- [Kutipan]:
━━━━━━━━━━━━━━━━━━━━━━━━━━━━━━

Sejatinya, Kita Harus Senantiasa Berpisah

"Kau selalu punya pilihan untuk berpisah atau bertahan."


Izinkan aku untuk bernapas sejenak.

Perpisahan itu menyakitkan. Maka, berbahagialah bila kau menemukan dirimu menangis. Sebab menangis adalah bagaimana selayaknya kita merayakan kehilangan. Tepat ketika ingatan akan perjalanan yang telah kau tempuh menyapamu kembali, petualangan yang menampakkan letih dan juangmu. Ingatan yang seakan menjelma ketakutan. Menangislah, karena itu memperlihatkan pada kesadaran tentang apa yang tengah kau hadapi.

Lihatlah dirimu di satu waktu. Di batas kehilangan yang terurai, kau tetap harus bertahan. Jadi, seandainya orang mengatakan kau telah berubah dan mengakhiri satu bab dalam kehidupanmu, bersyukurlah. Sebab itu bentuk perhatian mereka setelah melihat perkembanganmu yang menunjukkan kau telah belajar. Tapi, ketika mereka mulai merekonstruksi dan mencampuradukkannya secara sepihak dengan penilaian mereka; pejamkanlah matamu.

Ada orang yang akan mengerti tanpa harus kau jelaskan panjang kali lebar. Dan, ada orang yang akan tetap sangsi sebesar apapun usahamu untuk menjelaskan. Kau takkan bisa membuat semua orang berada di pihakmu. Bahkan Tuhan sekalipun yang jelas memiliki rencana sendiri. Akan tetapi, kali ini akan saya jelaskan padamu bahwa terkadang perpisahan merupakan jalan satu-satunya dan mungkin inilah rencana Tuhan yang menarikmu untuk berada pada pihak-Nya.

Dengan semua hal yang kau lepas, kau dibawa pada kenyataan bahwa semua takkan lagi sama. Potongan-potongan selama kau tumbuh akan berlari dari bilik sebelumnya, pergi entah ke mana. Kenangan dalam genggamanmu seakan menjelma noktah hitam yang siap di reduksi bersama gugusan-gugusan bintang di langit demi membantuk epos baru. Nilai sesungguhnya tidak terletak pada keindahannya, melainkan proses yang kau jalani secara spiritual. Langkah yang kau ambil berdasarkan pertimbangan dengan dirimu sendiri.

━━━━━━━━━━━━━━━━━━━━━━━━━━━━━━

- [Baris yang Disediakan]:

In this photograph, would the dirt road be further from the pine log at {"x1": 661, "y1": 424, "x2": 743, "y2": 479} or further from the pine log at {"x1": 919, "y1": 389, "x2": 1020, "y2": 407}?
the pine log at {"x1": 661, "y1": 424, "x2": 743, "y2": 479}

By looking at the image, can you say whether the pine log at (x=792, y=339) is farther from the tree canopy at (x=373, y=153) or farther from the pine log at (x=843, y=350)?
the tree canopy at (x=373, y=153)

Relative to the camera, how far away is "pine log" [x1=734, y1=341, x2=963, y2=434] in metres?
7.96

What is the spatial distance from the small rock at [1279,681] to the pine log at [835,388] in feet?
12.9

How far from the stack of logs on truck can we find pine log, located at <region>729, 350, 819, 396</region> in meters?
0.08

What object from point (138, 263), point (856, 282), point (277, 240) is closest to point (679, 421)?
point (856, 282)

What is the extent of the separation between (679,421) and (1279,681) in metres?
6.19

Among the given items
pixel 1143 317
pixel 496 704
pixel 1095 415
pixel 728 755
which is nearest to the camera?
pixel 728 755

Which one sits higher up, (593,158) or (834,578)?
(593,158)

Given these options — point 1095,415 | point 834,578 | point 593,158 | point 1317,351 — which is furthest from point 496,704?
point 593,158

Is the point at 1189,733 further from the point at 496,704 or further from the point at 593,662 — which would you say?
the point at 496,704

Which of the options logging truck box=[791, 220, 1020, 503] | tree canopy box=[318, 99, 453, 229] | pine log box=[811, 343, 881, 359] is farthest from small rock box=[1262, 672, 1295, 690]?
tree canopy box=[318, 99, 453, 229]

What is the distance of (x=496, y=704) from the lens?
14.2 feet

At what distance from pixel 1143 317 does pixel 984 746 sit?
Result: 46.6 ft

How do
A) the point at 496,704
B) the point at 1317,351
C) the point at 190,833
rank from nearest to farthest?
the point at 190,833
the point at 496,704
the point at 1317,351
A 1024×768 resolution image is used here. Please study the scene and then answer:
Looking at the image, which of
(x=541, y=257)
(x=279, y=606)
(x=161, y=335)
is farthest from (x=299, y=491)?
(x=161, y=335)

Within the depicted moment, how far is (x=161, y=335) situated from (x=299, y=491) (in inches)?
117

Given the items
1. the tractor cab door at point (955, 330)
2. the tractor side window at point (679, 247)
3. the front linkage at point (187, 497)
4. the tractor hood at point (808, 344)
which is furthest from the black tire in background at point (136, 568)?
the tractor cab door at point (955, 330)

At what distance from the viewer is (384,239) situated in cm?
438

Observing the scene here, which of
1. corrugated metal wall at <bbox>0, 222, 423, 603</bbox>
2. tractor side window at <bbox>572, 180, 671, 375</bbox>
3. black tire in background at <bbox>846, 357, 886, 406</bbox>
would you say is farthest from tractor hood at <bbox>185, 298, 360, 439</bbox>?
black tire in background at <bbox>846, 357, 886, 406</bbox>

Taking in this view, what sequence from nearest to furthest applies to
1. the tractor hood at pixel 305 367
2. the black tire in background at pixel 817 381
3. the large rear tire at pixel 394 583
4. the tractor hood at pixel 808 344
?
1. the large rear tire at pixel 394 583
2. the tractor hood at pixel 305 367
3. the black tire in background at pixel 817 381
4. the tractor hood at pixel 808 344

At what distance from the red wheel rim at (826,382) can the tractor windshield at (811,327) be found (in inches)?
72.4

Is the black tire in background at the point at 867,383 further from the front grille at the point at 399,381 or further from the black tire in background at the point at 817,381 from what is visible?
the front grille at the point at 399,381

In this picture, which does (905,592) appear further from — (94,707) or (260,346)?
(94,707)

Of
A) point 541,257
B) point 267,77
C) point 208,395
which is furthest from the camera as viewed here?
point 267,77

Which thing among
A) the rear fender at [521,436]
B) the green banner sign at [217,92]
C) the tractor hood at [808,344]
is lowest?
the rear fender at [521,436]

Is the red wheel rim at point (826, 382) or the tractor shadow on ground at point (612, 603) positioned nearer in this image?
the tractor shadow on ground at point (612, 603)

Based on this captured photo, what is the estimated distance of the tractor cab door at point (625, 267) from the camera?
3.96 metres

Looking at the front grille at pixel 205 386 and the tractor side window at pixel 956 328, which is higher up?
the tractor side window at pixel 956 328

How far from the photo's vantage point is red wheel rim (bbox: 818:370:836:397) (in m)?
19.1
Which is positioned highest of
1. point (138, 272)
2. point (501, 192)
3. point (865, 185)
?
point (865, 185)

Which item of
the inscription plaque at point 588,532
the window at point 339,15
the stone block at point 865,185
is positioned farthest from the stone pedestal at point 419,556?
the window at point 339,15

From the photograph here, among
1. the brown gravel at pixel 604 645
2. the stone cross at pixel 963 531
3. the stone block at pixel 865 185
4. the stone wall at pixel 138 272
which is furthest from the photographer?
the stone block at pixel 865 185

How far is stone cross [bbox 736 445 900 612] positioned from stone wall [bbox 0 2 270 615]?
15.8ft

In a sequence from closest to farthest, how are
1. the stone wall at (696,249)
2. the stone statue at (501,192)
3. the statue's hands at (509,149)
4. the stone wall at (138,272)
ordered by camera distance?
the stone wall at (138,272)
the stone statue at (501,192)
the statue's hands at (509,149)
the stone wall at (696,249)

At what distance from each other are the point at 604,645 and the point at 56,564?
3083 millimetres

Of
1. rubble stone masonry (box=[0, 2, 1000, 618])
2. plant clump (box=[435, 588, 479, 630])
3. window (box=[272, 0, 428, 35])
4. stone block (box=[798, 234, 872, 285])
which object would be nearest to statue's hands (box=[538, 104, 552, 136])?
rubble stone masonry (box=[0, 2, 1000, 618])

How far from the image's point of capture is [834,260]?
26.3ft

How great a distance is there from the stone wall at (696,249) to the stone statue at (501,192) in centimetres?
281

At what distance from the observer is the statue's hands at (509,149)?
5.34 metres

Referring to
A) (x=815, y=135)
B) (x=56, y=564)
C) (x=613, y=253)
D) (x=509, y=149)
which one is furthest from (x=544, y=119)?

━━━━━━━━━━━━━━━━━━━━━━━━━━━━━━

Ketik ulang bagian kutipan tentang perpisahan, mulai dari "Perpisahan itu menyakitkan." dan berakhir pada "mereka; pejamkanlah matamu.".

Perpisahan itu menyakitkan. Maka, berbahagialah bila kau menemukan dirimu menangis. Sebab menangis adalah bagaimana selayaknya kita merayakan kehilangan. Tepat ketika ingatan akan perjalanan yang telah kau tempuh menyapamu kembali, petualangan yang menampakkan letih dan juangmu. Ingatan yang seakan menjelma ketakutan. Menangislah, karena itu memperlihatkan pada kesadaran tentang apa yang tengah kau hadapi.

Lihatlah dirimu di satu waktu. Di batas kehilangan yang terurai, kau tetap harus bertahan. Jadi, seandainya orang mengatakan kau telah berubah dan mengakhiri satu bab dalam kehidupanmu, bersyukurlah. Sebab itu bentuk perhatian mereka setelah melihat perkembanganmu yang menunjukkan kau telah belajar. Tapi, ketika mereka mulai merekonstruksi dan mencampuradukkannya secara sepihak dengan penilaian mereka; pejamkanlah matamu.